Convert the problem table into result table.

Solutions

library(tidyverse)
library(readxl)

path = 'Power Query/PQ_Challenge_192.xlsx'
input = read_excel(path, range = "A1:E14")
test  = read_excel(path, range = "G1:J6")

count_workdays <- function(from, to) {
  map2(from, to, seq, by = "days") %>% 
    map(~ tibble(timeperiod = .x)) %>%
    map(~ mutate(.x, weekday = wday(timeperiod, week_start = 1)))  %>%
    map(~ filter(.x, weekday %in% 1:5)) %>%
    map_int(~ nrow(.x))
}

result = input %>%
  filter_all(any_vars(!is.na(.))) %>%
  fill(everything(), .direction = "down") %>%
  rename("scenario" = 3) %>%
  pivot_wider(names_from = scenario, values_from = c(4, 5)) %>%
  mutate(`Schedule Performance` = case_when(
    `To Date_Actual` > `To Date_Plan` ~ "Overrun",
    `To Date_Actual` < `To Date_Plan` ~ "Underrun",
    TRUE ~ "On Time"
  ),
  `Actual Dates` = map2_int(`From Date_Actual`, `To Date_Actual`, count_workdays) ,
  `Plan Dates` = map2_int(`From Date_Plan`, `To Date_Plan`, count_workdays),
  `Cost Performance` = case_when(
    `Actual Dates` > `Plan Dates` ~ "Overrun",
    `Actual Dates` < `Plan Dates` ~ "Underrun",
    TRUE ~ "At Cost"
  )) %>%
  mutate(nr = row_number(), .by = Project) %>%
  select(Project, Phase, nr, `Schedule Performance`, `Cost Performance`) %>%
  mutate(Project = if_else(nr == 1, Project, NA_character_)) %>%
  select(-nr)

identical(result, test)
# [1] TRUE
  • Logic:

    • Reads the workbook range needed for the challenge

    • Reshapes the data into the structure required by the result table

    • Builds helper columns that drive the final output

  • Strengths:

    • The R solution stays close to the workbook logic and keeps the transformation compact.
  • Areas for Improvement:

    • The code assumes the workbook layout and selected ranges remain stable.
  • Gem:

    • The best part of the solution is choosing the right intermediate shape before formatting the final output.
import pandas as pd

path = 'PQ_Challenge_192.xlsx'
input = pd.read_excel(path, usecols="A:E", nrows = 13)
test = pd.read_excel(path, usecols="G:J", nrows = 5)
test.columns = test.columns.str.replace(r'\.\d+', '', regex=True)

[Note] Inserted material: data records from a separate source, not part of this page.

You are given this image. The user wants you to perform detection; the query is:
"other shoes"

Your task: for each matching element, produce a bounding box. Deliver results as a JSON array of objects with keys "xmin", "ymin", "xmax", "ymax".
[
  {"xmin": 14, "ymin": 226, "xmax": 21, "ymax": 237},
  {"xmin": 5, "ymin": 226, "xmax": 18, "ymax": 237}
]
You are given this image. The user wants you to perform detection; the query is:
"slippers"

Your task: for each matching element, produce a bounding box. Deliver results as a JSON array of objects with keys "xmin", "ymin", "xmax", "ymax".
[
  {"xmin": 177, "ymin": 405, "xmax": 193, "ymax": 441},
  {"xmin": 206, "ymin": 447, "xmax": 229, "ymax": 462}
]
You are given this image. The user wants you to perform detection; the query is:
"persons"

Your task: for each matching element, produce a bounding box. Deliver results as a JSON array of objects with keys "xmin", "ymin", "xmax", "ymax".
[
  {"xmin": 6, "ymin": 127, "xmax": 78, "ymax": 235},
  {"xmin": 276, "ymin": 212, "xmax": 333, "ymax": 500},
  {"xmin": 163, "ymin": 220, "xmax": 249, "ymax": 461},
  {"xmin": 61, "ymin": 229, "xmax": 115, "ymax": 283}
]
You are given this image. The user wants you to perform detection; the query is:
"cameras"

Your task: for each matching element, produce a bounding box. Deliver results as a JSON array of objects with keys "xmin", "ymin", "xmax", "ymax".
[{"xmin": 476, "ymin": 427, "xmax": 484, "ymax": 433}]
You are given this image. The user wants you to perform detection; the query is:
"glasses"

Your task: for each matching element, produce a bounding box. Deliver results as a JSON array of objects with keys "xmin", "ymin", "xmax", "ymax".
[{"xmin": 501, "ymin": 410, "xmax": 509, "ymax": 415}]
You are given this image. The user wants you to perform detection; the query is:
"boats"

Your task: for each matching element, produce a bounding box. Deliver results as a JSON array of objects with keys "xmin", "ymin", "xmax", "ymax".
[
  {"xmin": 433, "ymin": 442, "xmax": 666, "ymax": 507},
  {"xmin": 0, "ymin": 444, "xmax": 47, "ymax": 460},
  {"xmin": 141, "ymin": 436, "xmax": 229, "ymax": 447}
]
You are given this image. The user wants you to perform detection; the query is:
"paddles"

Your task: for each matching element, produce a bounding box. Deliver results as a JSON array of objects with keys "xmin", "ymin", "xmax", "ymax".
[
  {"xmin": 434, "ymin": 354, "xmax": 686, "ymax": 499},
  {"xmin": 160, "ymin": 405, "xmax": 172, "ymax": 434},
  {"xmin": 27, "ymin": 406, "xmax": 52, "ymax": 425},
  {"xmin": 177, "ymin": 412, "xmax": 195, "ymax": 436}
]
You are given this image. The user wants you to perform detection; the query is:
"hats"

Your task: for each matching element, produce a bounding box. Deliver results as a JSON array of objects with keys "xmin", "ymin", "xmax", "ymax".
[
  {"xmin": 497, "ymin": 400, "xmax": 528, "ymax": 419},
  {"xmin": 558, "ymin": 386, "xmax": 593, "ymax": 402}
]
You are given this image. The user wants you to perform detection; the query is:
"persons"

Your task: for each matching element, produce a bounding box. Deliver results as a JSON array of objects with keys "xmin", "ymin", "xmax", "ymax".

def count_workdays(from_date, to_date):
    from datetime import datetime, timedelta
    count = 0
    while from_date <= to_date:
        if from_date.weekday() < 5:
            count += 1
        from_date += timedelta(days=1)
    return count

result = input.copy()
result = result.dropna(how='all').fillna(method='ffill')
result.columns = ['Project', 'Phase', 'Scenario', 'From Date', 'To Date']
result = result.pivot_table(index=['Project', 'Phase'], columns='Scenario', values=['From Date', 'To Date'], aggfunc='first')
result['Schedule Performance'] = result.apply(lambda x: 'Overrun' if x['To Date']['Actual'] > x['To Date']['Plan'] else 'Underrun' if x['To Date']['Actual'] < x['To Date']['Plan'] else 'On time', axis=1)
result['Actual Workdays'] = result.apply(lambda x: count_workdays(x['From Date']['Plan'], x['To Date']['Actual']), axis=1)
result['Plan Workdays'] = result.apply(lambda x: count_workdays(x['From Date']['Plan'], x['To Date']['Plan']), axis=1)
result = result[['Schedule Performance', 'Actual Workdays', 'Plan Workdays']]
result.columns = result.columns.droplevel(1)
result['Cost Performance'] = result.apply(lambda x: 'Overrun' if x['Actual Workdays'] > x['Plan Workdays'] else 'Underrun' if x['Actual Workdays'] < x['Plan Workdays'] else 'At Cost', axis=1)
# remove columns actual workdays and plan workdays  
result = result.drop(columns=['Actual Workdays', 'Plan Workdays'])

print(result)
print(test)
  • Logic:

    • Reads the workbook range needed for the challenge

    • Reshapes the data into the structure required by the result table

    • Applies the rule iteratively until the output is complete

  • Strengths:

    • The Python version follows the same workbook rule in a direct pandas-oriented implementation.
  • Areas for Improvement:

    • As with the R version, any workbook layout change would require small adjustments.
  • Gem:

    • The implementation stays close to the source challenge instead of adding unnecessary abstraction.

Difficulty Level

This task is moderate:

  • It combines reshaping, grouping, or parsing steps that are common in Power Query style problems.

  • The main challenge is reproducing the workbook output structure exactly.